__Exercise directions__.
Copy out the whole passage about making a tiny sword, a scimitar and a pendant from a pickle fork, word for word.

__Supplied passage__.
===============
Hmmm well there is potential but that is not my cup of tea. Looking again at the tines, the centre one was nice and straight and quite obviously looked like the blade of a sword so off to the workbench to see what might happen.
The above picture shows the result. I hammered the tine to give it a more edged look, soldered on a small piece of square section sterling wire for the crosspiece or whatever it is called and a piece of round sterling wire for the handle. The hand-guard was a piece of scrap that was already a half circle so that got soldered to the handle and the little tassel was made from small pieces of 9ct gold 0.5mm wire. I did make a little tassel in gold and red thread but thought it was too fragile so made the metal one instead.
So now being a bit single minded, the other tines too made me think of weapons for the tiny handed. I took one of the remaining tines with the barb on fashioned it into a scimitar.
For this one it was much the same as the sword, hammering the tine to give it a blade like appearance, putting a curve into it and soldering on a cross piece of scrap I had lying around, a small piece of thick sterling wire for the handle and then to add a little eastern promise I bezel set a small ruby and mounted it as a pommel.
The next piece to be brought to life from the death of the pickle fork was a little pendant. I had been commissioned to make a rubellite cabochon pendant the back plate for which was cut from the part of the fork near the tines.
===============
__Listed entries__.
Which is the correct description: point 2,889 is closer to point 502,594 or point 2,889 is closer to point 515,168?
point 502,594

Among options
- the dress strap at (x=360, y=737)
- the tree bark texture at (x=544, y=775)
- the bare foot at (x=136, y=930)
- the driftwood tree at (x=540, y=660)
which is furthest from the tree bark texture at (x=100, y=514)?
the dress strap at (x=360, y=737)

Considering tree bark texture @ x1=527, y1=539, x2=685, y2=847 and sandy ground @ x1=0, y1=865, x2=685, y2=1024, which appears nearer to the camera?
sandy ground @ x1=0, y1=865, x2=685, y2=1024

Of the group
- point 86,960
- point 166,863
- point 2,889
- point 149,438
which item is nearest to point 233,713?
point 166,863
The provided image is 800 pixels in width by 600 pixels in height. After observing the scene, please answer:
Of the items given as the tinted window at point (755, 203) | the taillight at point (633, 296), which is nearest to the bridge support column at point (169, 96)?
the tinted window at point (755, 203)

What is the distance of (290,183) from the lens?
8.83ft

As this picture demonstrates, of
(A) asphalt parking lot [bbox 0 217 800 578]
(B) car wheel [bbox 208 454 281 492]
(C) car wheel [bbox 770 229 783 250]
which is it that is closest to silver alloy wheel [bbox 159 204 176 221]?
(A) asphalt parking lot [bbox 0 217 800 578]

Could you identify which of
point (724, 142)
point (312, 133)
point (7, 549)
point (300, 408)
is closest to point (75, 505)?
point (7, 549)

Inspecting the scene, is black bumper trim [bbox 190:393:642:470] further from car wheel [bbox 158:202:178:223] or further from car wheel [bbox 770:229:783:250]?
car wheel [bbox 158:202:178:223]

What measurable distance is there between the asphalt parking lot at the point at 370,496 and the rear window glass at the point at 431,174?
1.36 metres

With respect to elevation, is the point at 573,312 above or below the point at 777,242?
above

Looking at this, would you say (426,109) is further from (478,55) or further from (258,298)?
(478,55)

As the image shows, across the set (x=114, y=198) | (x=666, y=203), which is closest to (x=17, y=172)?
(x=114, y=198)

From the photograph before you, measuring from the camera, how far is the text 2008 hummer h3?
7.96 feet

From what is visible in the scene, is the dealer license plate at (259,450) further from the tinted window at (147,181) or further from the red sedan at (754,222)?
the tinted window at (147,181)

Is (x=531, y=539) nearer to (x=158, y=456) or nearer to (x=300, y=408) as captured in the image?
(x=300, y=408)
===============
__Task output__.
Hmmm well there is potential but that is not my cup of tea. Looking again at the tines, the centre one was nice and straight and quite obviously looked like the blade of a sword so off to the workbench to see what might happen.
The above picture shows the result. I hammered the tine to give it a more edged look, soldered on a small piece of square section sterling wire for the crosspiece or whatever it is called and a piece of round sterling wire for the handle. The hand-guard was a piece of scrap that was already a half circle so that got soldered to the handle and the little tassel was made from small pieces of 9ct gold 0.5mm wire. I did make a little tassel in gold and red thread but thought it was too fragile so made the metal one instead.
So now being a bit single minded, the other tines too made me think of weapons for the tiny handed. I took one of the remaining tines with the barb on fashioned it into a scimitar.
For this one it was much the same as the sword, hammering the tine to give it a blade like appearance, putting a curve into it and soldering on a cross piece of scrap I had lying around, a small piece of thick sterling wire for the handle and then to add a little eastern promise I bezel set a small ruby and mounted it as a pommel.
The next piece to be brought to life from the death of the pickle fork was a little pendant. I had been commissioned to make a rubellite cabochon pendant the back plate for which was cut from the part of the fork near the tines.